Li H(1), Song C(2), Yang L(3), Qin H(1), Cao X(4), Zhou Y(5).
Author information:
(1)College of Material and Chemical Engineering, Tong Ren University, Tong Ren 554300, PR China.
(2)State Key Laboratory of Freshwater Ecology and Biotechnology, Key Laboratory of Algal Biology, Institute of Hydrobiology, the Chinese Academy of Sciences, Wuhan 430072, PR China. Electronic address: [Email]
(3)College of Chemistry and Chemical Engineering, Neijiang Normal University, Neijiang 641100, PR China. Electronic address: [Email]
(4)State Key Laboratory of Freshwater Ecology and Biotechnology, Key Laboratory of Algal Biology, Institute of Hydrobiology, the Chinese Academy of Sciences, Wuhan 430072, PR China. Electronic address: [Email]

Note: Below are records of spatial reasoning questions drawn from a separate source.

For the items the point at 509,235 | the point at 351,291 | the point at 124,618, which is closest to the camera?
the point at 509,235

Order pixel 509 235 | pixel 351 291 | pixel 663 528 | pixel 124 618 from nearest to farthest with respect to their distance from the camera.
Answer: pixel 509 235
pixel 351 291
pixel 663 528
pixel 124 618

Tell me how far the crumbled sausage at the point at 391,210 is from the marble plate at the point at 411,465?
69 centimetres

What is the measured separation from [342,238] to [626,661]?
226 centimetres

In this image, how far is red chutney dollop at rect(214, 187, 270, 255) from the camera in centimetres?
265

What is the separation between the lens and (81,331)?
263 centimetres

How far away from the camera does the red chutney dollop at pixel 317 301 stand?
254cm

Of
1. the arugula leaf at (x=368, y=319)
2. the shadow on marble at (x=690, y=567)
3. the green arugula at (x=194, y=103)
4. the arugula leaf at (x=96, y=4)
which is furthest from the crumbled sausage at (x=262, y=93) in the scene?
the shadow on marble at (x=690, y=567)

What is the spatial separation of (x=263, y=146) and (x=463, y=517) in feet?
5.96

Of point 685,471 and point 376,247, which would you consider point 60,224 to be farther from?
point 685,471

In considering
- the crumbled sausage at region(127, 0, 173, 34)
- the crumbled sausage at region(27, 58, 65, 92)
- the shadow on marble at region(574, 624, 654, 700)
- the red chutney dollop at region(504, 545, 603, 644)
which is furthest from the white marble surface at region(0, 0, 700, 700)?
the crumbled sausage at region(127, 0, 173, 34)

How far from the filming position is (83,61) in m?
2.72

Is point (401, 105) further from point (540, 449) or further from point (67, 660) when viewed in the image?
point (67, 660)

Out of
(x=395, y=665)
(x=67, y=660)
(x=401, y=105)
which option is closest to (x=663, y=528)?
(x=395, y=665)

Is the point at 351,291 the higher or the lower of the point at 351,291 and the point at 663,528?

(5)State Key Laboratory of Freshwater Ecology and Biotechnology, Key Laboratory of Algal Biology, Institute of Hydrobiology, the Chinese Academy of Sciences, Wuhan 430072, PR China. Electronic address: [Email]

Abstract

In order to better understand the pathways and mechanisms of phosphorus (P) supply under different regimes, 12 sampling sites from 4 basins of 2 lakes were studied seasonally from October 2017 to July 2018 in Wuhan City, China. Concentrations of different forms of P and nitrogen (N) in surface and interstitial water, contents of carbon (C), N, P and iron (Fe) compounds as well as related extracellular enzymatic activities, phosphorus sorption, abundance of phosphorus-solubilizing bacteria (PSB), total and specific (containing phosphatase gene) microbial community composition in sediments were analyzed. In lakes with macrophyte dominance, P supply pathway from sediment to water column was blocked. In lakes being early period of regime shifting from macrophyte to algae, exogenous P input was the main P supply mode. In lakes being later period of regime shifting from macrophyte to algae, organic P hydrolysis and calcium-bound P dissociation driven by PSB contributed greatly to P regeneration, which was continuous and trickling. In this process, rapid C and N cycles fueled P regeneration. In lakes with algal dominance, given the significantly higher iron-bound P (Fe(OOH)~P), equilibriums phosphorus concentration and dehydrogenase activity, the main P regeneration pathway might be the desorption of Fe(OOH)~P driven by anoxia, showing the seasonal and pulsed characteristics. In addition, during the process of regime shift from macrophyte to algae, the dominant algal species switched from cyanobacteria to Chlorophyta. P-solubilizing microorganisms correlated with environmental factors, suggesting the coupling of multiple nutrient cycles, especially C, N, P, oxygen (O) and Fe, could effectively increase the pathways diversification and the strength of P regeneration.